You may have probably heard about this term from the sci-fi books and comics, but like many other initially fictive technological inventions, it turns out to be more real and tangible to some extent than most of us presume. A novel Neuromancer by William Gibson popularized this interesting concept of urbanization, though it took some time for all similarly illustrated and explained figments of imagination to evolve into a plausible scheme of planning, engineering and design.
If we are to truly understand this term, we have to go back to its roots and definitions and see how our technological advancements allowed us to make these hypothetical structures into reality; so we’ll start with the main question – what does archology mean?
This is a portmanteau, a blend of the words “ecology” and “architecture”, coined by architect Paolo Soleri, which, according to Wikipedia is
“a set of architectural design principles aimed toward the design of enormous habitats (hyperstructures) of extremely high human population density. These grand structures, which are commonly referred to as "archologies," would be self-contained, contain a variety of residential and commercial facilities, minimize individual human environmental impact, and possibly be economically self-sufficient."
It may seem like an oversized vegetated hive, but it is more than just a uniformed habitat for us humans. Soleri treats this concept as if it is a living organism, which will naturally evolve, increase its complexity and it will consequently become a more compact/miniaturized system. He thinks that architecture and ecology can both bring life into a city itself. This way we will be able to regulate many problems such as urban civilization, population, pollution, energy and resource depletion, food deprivation and general quality of life. These three-dimensional cities will help us sustain our culture and environment for the better, so it is only a matter of time before we take this next step necessary for the evolution of mankind.
So, archology is actually making megalopolises implode and become dense and complex. Instead of spreading all over the earth’s surface, modern cities will conquer heights. Each and every hub will host life, work, education, culture and leisure, while the countryside will be at the fingertips of every citizen residing in such grand structures. This compactness will provide us with more farming land and a chance to preserve nature accordingly, while the need for vehicles will drastically diminish. That is why pedestrians will be the sole rulers of the urban “streets” and distances will be measured in minutes, not hours.
The more a city spreads, the more adverse effects like over-consumption, segregation, waste, pollution and ecological degradation can ensue. Therefore, we must always consider and plan future developments in the area, where each upgrade or expanse should coincide with the principles of archology. This imperative can be referred to as the Urban Effect.

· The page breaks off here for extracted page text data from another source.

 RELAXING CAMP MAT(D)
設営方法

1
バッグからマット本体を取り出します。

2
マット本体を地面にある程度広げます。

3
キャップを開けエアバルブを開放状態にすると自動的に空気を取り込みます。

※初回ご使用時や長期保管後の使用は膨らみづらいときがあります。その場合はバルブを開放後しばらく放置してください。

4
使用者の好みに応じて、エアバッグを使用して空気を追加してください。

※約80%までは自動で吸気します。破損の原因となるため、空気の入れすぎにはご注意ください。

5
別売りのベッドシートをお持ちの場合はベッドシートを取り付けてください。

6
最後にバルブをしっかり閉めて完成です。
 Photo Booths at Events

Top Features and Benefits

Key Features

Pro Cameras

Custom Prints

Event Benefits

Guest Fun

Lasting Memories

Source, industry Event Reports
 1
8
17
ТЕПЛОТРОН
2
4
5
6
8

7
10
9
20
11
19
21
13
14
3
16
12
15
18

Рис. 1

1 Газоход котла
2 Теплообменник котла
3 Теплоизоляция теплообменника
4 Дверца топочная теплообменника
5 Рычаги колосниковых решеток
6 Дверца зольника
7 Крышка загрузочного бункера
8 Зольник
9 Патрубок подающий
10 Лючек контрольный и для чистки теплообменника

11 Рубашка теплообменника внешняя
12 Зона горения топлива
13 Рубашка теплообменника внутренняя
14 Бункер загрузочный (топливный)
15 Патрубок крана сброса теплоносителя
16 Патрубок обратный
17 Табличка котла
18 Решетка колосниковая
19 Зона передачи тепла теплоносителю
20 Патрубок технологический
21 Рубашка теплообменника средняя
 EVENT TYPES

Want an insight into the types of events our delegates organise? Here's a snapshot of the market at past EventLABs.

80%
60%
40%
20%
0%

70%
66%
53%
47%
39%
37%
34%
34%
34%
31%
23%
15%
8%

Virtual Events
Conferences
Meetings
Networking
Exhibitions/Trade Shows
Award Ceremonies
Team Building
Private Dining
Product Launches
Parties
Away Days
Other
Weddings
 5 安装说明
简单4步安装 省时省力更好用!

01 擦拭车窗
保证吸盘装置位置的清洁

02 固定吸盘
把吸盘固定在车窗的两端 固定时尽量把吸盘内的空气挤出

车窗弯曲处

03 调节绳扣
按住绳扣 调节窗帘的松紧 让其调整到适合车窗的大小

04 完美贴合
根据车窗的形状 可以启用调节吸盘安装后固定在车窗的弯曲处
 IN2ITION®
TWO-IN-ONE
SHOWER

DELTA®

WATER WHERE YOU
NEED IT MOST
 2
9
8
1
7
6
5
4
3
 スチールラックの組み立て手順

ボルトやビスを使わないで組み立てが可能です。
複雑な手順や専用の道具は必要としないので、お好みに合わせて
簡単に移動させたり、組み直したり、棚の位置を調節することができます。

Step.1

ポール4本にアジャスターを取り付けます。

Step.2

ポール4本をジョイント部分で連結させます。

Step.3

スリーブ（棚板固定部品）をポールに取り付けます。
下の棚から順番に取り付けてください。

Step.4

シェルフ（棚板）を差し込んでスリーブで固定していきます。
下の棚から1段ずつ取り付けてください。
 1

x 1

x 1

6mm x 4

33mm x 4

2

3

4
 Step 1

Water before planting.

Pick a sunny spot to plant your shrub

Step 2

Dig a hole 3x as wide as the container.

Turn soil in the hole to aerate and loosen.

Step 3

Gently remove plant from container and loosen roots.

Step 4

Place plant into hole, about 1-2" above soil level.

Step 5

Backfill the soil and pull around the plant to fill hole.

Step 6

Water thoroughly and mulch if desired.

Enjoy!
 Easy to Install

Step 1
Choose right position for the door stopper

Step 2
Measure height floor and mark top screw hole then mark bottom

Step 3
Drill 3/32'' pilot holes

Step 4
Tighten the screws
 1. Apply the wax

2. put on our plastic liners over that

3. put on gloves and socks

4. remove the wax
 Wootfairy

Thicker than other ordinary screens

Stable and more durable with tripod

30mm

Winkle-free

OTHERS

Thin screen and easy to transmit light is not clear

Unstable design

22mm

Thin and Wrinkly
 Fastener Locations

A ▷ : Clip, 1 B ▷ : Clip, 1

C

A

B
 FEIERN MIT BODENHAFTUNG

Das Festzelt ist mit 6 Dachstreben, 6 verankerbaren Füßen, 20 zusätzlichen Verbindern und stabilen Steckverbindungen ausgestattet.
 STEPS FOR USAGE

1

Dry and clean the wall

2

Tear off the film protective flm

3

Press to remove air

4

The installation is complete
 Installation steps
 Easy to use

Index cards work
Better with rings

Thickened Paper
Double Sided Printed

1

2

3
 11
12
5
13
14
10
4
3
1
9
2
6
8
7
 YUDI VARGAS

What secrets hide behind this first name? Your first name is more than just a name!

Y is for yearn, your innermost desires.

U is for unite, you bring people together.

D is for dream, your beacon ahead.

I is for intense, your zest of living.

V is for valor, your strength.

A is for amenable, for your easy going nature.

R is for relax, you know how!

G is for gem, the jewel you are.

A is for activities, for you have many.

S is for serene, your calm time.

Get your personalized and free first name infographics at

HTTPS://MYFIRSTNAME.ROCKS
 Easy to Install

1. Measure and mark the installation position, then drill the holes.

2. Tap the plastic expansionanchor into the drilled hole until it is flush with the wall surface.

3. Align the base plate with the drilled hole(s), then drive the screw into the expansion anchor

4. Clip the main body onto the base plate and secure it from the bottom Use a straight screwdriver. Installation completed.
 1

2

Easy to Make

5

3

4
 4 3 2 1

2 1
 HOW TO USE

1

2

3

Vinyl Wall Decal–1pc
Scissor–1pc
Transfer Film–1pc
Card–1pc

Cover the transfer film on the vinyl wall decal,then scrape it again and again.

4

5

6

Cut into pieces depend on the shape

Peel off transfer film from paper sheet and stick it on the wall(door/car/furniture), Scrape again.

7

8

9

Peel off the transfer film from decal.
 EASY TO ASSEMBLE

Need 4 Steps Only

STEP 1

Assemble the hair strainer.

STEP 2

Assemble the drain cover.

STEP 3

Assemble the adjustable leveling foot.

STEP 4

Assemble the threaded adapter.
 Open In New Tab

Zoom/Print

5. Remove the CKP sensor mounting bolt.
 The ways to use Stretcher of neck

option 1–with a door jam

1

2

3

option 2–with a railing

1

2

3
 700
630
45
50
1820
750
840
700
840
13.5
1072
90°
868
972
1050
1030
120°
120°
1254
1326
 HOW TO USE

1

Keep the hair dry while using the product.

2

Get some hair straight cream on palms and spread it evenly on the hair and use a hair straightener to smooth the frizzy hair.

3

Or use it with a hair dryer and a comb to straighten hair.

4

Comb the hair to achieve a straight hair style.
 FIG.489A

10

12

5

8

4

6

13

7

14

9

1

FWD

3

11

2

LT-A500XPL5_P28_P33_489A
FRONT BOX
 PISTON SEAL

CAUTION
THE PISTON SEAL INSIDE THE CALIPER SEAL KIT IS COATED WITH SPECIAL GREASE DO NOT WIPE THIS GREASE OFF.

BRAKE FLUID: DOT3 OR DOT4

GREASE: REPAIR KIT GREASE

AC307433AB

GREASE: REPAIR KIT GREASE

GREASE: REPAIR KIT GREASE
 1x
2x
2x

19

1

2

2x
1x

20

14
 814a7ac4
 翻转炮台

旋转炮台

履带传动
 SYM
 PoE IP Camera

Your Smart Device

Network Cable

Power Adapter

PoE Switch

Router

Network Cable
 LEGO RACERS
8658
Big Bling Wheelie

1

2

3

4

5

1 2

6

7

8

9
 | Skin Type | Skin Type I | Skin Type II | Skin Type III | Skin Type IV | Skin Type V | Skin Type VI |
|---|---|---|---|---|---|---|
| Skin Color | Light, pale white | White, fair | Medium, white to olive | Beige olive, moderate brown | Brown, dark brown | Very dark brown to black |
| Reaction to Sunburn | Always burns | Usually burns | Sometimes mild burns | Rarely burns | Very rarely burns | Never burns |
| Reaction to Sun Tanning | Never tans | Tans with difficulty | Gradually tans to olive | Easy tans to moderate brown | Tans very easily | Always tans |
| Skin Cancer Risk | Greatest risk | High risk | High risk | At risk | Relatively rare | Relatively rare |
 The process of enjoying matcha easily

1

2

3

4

However, everything previously mentioned is still within the realm of theory, but we do have some grand-scaled structural precedents which all have elements of ecology weaved into the architecture:
For instance, Masdar City near Abu Dhabi, UAE, will be the first carbon-neutral city project which will host the headquarters of the International Renewable Energy Agency (IRENA) and it will also be a hub for all ‘cleantech’ companies. Crystal Island in Moscow, Russia is planned to be the largest tent-like structure (in floor space) on earth, which would “rise to 450 m, and form a breathable "second skin" and thermal buffer for the main building, shielding the interior spaces from Moscow’s weather.”
Want to grow your own farm, but you live in an urban area? Urban farm projects are becoming popular amongst people living in cities. Projects like Urban Farms Unit and Cropbox are using shipping containers as green houses! You can grow your farm in conditions that will optimize the growing process, because you have the complete control over parameters like exhaust fans, air conditioning, automatic nutrient dosage, which are controlable via smartphone app.
Finally, Ultima Tower, which is still just a hypothetical supertall skyscraper, was designed by American architect Eugene Tsui back in 1991 and it will be 2 miles tall. With all that vertical space, it is bound to be environmentally sound should we ever find a way to build it properly.
We humans are builders, and it will just be a matter of time before we start living in our Earth’s orbit and start colonizing other worlds. Still, let’s not get way ahead of ourselves at the moment, first we need to find ways to make our current cities more sustainable and green. Archology is a fantastic concept which harbours many ecological and architectural solutions, so feel free to additionally explore all of its principles and ideas. Maybe you’ll find a way to contribute to this grand-design and make more fictions into reality. Remember, future is closer than we think – everything is becoming possible.